The title of the game, Braid, is mentioned at least twice in the game, both times attached to some sort of violence. Once, early in the game, "the princess' braid" lashes at Tim. Also, if you read the hidden texts (those that only appear in the epilogue cloud world when 1. a red book is open and 2. Tim is standing on a spot that emotes an angelic note) at the end of the game, the candy shop story talks of Tim pulling violently at his mother's braid in an effort to get the forbidden candy/scientific tools. You could probably infer some mommy issues in this linkage, but I haven't really thought about that too much.
What got me more curious about the name Braid is that there's a professor Donald Braid from Butler who wrote an article, "Doing Good Physics": Narrative and Innovation in Research which is apparently about learning from past successes and failures in physics. In particular, from what I've found (I've not read the article, I just finished Braid and googled some of my ideas about the game) there's mention of avoiding danger and embarrassment by learning through others' past experiences. There are repeated themes of learning from mistakes throughout Braid. It's the bulk of the story leading into level 2, in fact.
Now, I've gone from the name Braid to this professor's article from 2006, and that kind of ties back into some of the more in your face themes that the game offers. Donald Braid was writing about physics. The game pretty clearly depicts the Manhattan project by the epilogue. The whole "now we're all sons of bitches" line and depiction of a bomb being tested in the desert. Also, the narrative mentions Manhattan as a setting of what I assume is Tim's adult life. When he's running through the city with a girl not called "the princess."
Finally, "the princess" is depicted as (abstractly) some sort of glimmering hope that will bring peace and happiness to not just Tim, but the entire world. In the epilogue, "the princess" is the atomic bomb. It's pretty clear when you read the hidden text (that you need the angelic voices to read) on the screen that quotes Oppenheimer.
Anyhow, I just wanted to touch on that one train of circular thought. The game is a story and a warning about a fictional man behind the atomic bomb. He works his whole life, socially awkward, looking for this one unattainable goal of the princess. Whether this goal changes over time and eventually becomes world peace via the bomb, or is world peace via some avenue for Tim's entire life, or is just this ever changing goal of doing something great or finding something better, it seems clear by the end that Tim is looking for world peace. What's interesting about this is the epilogue of world 1 (the final world). This would lead me to believe that the entire game that you played prior to world 1 (worlds 2-6) are actually David Lynch-ish pseudo-realities constructed in the protangonist's own mind to cope with the horror he unleashed via his quest for something noble and great (assuming peace was Tim's goal and the bomb was his means). This also makes sense in that the memories are cloudy and vague. They're sometimes idealistic. They're almost certainly metaphors. Tim needs to piece together the puzzles that are his memories.

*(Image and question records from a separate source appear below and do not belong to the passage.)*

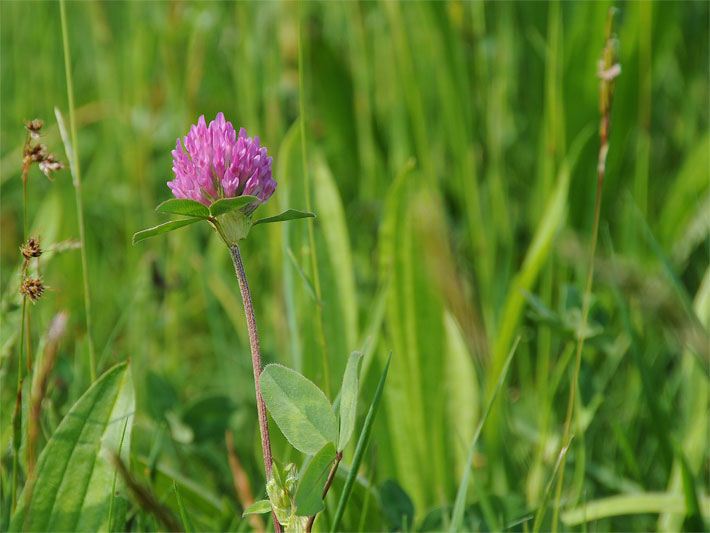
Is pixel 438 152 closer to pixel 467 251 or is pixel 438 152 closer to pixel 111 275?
pixel 467 251

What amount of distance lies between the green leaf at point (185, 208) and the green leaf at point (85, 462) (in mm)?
237

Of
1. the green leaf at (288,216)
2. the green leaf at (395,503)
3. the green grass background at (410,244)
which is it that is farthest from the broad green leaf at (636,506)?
the green leaf at (288,216)

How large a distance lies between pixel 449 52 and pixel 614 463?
854mm

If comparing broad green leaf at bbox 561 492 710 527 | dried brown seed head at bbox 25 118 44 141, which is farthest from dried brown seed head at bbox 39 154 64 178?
broad green leaf at bbox 561 492 710 527

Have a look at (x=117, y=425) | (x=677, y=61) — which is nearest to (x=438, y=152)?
(x=677, y=61)

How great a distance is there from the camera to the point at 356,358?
659 millimetres

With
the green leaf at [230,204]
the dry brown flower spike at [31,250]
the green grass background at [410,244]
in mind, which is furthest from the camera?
the green grass background at [410,244]

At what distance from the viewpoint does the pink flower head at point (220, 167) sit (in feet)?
2.08

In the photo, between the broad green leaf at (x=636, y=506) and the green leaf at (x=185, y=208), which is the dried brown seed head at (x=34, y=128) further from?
the broad green leaf at (x=636, y=506)

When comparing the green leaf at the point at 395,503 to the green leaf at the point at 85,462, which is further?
the green leaf at the point at 395,503

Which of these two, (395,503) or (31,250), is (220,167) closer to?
(31,250)

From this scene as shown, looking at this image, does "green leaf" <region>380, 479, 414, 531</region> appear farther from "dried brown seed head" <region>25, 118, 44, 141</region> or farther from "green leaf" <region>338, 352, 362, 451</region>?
"dried brown seed head" <region>25, 118, 44, 141</region>

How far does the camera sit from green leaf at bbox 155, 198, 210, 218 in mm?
615

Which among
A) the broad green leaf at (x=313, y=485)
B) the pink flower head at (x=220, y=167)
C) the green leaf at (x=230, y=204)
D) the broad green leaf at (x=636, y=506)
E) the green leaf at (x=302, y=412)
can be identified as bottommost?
the broad green leaf at (x=636, y=506)
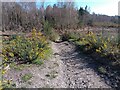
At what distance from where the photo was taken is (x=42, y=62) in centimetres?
609

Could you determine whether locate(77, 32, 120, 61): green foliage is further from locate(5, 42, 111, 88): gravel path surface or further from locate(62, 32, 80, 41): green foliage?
locate(62, 32, 80, 41): green foliage

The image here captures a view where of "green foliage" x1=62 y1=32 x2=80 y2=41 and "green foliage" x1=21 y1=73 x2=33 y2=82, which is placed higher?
"green foliage" x1=62 y1=32 x2=80 y2=41

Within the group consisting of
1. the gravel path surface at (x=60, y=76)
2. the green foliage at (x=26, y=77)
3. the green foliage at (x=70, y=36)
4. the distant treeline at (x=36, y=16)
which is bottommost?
the gravel path surface at (x=60, y=76)

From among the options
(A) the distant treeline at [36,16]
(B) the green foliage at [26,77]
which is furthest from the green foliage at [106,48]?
(A) the distant treeline at [36,16]

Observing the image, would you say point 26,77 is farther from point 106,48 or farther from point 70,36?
point 70,36

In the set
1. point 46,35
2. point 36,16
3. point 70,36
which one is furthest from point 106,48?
point 36,16

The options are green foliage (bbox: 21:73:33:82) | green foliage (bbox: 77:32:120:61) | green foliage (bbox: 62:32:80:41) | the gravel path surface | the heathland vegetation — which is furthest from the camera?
green foliage (bbox: 62:32:80:41)

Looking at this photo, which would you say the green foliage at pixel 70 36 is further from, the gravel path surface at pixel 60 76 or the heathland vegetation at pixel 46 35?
the gravel path surface at pixel 60 76

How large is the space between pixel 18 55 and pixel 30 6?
9.42 metres

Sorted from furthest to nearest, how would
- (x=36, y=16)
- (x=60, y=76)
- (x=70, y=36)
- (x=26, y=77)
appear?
(x=36, y=16)
(x=70, y=36)
(x=60, y=76)
(x=26, y=77)

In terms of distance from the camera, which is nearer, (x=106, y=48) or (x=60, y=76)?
(x=60, y=76)

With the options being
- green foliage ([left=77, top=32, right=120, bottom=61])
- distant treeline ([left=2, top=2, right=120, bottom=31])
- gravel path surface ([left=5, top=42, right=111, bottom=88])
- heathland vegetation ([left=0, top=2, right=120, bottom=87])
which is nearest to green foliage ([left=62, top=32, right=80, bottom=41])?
heathland vegetation ([left=0, top=2, right=120, bottom=87])

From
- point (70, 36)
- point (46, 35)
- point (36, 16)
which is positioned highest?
point (36, 16)

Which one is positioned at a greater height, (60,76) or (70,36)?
(70,36)
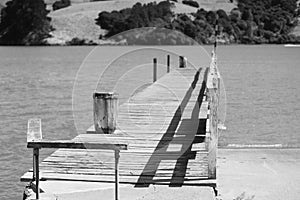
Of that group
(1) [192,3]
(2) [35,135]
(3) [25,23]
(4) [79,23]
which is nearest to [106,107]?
(2) [35,135]

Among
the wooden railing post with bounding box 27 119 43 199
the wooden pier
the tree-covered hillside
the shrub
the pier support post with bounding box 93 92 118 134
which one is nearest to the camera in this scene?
the wooden railing post with bounding box 27 119 43 199

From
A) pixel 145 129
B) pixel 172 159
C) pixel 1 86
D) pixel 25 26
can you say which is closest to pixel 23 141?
pixel 145 129

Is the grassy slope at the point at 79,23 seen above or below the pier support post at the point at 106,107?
below

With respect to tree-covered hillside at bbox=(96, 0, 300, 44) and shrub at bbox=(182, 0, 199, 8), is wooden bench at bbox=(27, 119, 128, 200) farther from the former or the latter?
shrub at bbox=(182, 0, 199, 8)

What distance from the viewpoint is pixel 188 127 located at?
1562 centimetres

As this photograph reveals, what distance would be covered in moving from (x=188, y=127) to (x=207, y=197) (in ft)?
20.1

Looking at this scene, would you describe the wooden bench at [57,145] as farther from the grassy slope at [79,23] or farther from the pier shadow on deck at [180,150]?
the grassy slope at [79,23]

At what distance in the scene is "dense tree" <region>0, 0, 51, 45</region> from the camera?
165 m

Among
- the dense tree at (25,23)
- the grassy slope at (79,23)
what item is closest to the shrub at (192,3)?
the grassy slope at (79,23)

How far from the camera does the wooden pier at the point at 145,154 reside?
1030 cm

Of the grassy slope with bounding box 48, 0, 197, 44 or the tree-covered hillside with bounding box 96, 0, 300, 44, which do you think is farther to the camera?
the grassy slope with bounding box 48, 0, 197, 44

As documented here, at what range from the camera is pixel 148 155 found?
40.0 ft

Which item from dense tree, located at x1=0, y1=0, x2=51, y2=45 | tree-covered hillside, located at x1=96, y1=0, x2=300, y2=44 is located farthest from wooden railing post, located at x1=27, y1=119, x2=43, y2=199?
dense tree, located at x1=0, y1=0, x2=51, y2=45

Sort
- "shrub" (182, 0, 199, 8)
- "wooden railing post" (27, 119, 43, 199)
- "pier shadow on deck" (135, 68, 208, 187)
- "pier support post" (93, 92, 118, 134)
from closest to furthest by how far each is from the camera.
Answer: "wooden railing post" (27, 119, 43, 199)
"pier shadow on deck" (135, 68, 208, 187)
"pier support post" (93, 92, 118, 134)
"shrub" (182, 0, 199, 8)
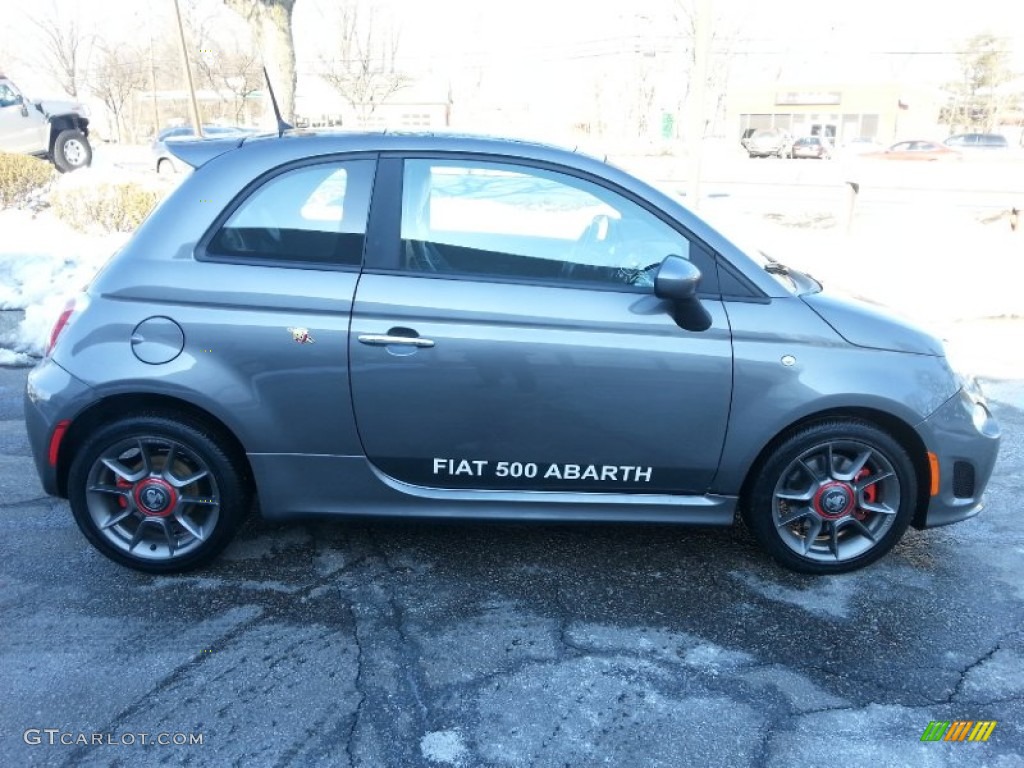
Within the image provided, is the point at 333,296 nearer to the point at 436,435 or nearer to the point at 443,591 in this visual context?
the point at 436,435

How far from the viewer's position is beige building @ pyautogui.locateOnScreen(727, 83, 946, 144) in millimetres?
58062

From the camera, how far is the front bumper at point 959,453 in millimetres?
3111

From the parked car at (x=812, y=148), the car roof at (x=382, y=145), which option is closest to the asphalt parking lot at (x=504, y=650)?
the car roof at (x=382, y=145)

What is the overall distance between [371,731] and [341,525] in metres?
1.41

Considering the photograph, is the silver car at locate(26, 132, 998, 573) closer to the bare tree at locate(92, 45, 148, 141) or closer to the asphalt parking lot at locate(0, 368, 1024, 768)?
the asphalt parking lot at locate(0, 368, 1024, 768)

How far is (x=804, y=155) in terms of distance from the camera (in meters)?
39.0

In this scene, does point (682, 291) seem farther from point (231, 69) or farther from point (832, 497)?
point (231, 69)

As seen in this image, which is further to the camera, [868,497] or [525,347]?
[868,497]

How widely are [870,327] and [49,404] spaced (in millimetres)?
3185

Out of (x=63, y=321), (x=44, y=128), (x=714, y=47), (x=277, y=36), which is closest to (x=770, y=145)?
(x=714, y=47)

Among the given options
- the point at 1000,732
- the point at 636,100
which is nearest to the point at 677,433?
the point at 1000,732

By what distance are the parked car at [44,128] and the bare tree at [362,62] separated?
8360mm

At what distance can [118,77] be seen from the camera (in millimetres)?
49125

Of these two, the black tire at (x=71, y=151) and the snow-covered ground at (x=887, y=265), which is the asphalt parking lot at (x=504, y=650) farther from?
the black tire at (x=71, y=151)
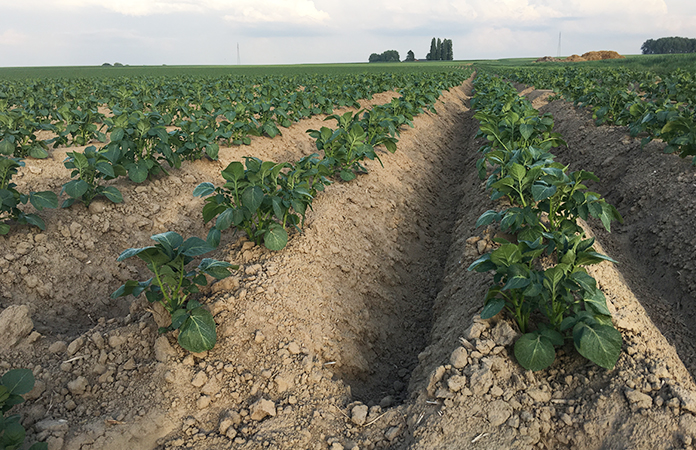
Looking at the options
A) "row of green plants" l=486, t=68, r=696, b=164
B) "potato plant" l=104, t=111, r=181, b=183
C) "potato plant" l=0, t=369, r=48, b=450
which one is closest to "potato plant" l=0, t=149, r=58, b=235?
"potato plant" l=104, t=111, r=181, b=183

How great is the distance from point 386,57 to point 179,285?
107 meters

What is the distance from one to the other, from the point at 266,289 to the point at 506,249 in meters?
1.72

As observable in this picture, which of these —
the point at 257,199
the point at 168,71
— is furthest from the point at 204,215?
the point at 168,71

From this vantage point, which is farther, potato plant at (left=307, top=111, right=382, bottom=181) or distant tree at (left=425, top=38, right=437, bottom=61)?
distant tree at (left=425, top=38, right=437, bottom=61)

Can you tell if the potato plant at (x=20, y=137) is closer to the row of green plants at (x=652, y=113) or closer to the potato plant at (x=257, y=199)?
the potato plant at (x=257, y=199)

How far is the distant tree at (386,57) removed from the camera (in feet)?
333

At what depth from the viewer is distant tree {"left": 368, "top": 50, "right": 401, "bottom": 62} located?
101625 mm

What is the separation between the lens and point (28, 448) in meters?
2.19

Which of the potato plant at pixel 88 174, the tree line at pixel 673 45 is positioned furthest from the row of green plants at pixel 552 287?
the tree line at pixel 673 45

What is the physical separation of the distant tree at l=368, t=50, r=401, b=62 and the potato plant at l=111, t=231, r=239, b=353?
106 m

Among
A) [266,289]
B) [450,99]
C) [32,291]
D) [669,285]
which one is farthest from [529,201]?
[450,99]

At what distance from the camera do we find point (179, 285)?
2.82m

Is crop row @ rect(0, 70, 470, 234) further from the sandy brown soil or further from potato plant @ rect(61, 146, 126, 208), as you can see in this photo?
the sandy brown soil

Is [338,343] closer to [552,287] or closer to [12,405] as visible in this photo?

On an absolute final note, I suppose the last scene of gameplay makes sense in this light. Tim enters a cave and sees this villain with a woman in his arms. She runs away looking for help as this villain demands that she return and throws a tantrum shaking the earth he stands on. Tim runs towards this damsel in distress with the goal of saving her. I believe she represents humanity. She's not the princess at all. the princess is only an idea. He runs through the cave, trying to rescue her as she helps him along from above ground. The entire time, this massive explosion of flames chases our hero Tim. But when we get the end and realize that Tim was actually the threat, the woman (humanity) runs from Tim, the real villain, into the waiting arms of her white knight. She drops all the traps she can at the villian Tim en route to her waiting hero. This scene, would then be the realization that Tim isn't bringing the princess to the world, he's not making it a better place, he's the monster bringing upon destruction. That's world 1. That's how it all begins. That's what happens prior to Tim walking across a flaming city into his house, trying to piece his mind back together (as the game started when you first turned it on).